他缓缓收起焦黑的布条,丝毫不管染黑了手,手指修长,不徐不疾。
“早就说……你有什么东西趁早拿出来,交给我,底牌留了一张又一张,有什么用呢?这世界上啊……最怕的就是人死了,钱没花完。”
“你看你,前半生荣华富贵,中半生颠沛流离,后半生老无所依,波折的生活导致一位地狱少女信任的缺失,死活吊着地府怎么修建不对我说,阴司的术法也不教我,每天以怼我为生活信条……现在啊,给你收尸的还是我……”
布条虽长,却总有尽头。
在手里团成一团,他摇了摇头:“安心吧,每年的今天,我都会给你烧纸钱的……”
“对本宫这一生总结得很精辟啊?”一个阴森森的女声从身后传来。
秦夜愣了愣,随后不敢相信地回过头去。
阿落刹娑就站在他身后,不是虚影,是完全的实体。
这是他第二次看到阿落刹娑的真容。
而且是最近的一次。
很美。
在她不判官化的时候,美地让人心颤。
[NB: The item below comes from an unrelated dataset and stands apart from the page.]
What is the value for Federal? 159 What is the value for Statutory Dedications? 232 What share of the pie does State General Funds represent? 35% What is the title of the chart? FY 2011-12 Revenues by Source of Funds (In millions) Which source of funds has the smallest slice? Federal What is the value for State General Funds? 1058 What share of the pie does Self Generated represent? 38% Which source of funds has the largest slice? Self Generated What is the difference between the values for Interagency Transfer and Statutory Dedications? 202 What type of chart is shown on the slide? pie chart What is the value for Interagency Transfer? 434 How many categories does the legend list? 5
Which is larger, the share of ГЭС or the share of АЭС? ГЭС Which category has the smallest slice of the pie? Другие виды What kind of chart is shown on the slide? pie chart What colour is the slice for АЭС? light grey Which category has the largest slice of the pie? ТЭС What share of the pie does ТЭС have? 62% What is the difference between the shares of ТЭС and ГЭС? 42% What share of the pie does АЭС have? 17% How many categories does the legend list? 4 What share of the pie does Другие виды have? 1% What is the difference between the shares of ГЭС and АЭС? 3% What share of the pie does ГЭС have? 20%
瓜子脸,肤若凝脂,唇似胭脂,一双杏眼含秋水,一对峨眉凝远岱。
只不过,现在的她非常狼狈。
脸白得不正常,无数黑发无风自舞,全身五彩的衣服也烧成一片漆黑,目光极其不善地看着秦夜。
没死?
这……就略尴尬了啊……
秦夜看了看手中的封魂球,再看了看被谛听一击脱困的阿尔萨斯,默默拿着布条开始缠在阿尔萨斯头上:“乖,这都是幻觉,全都是泡沫,是一刹的花火……”
轰!才缠一圈,身形陡然被一股巨力撞到数米之外,然后身不由己地飞了回来,正对着阿尔萨斯雪白的,漆黑指甲冒出一分米的利爪。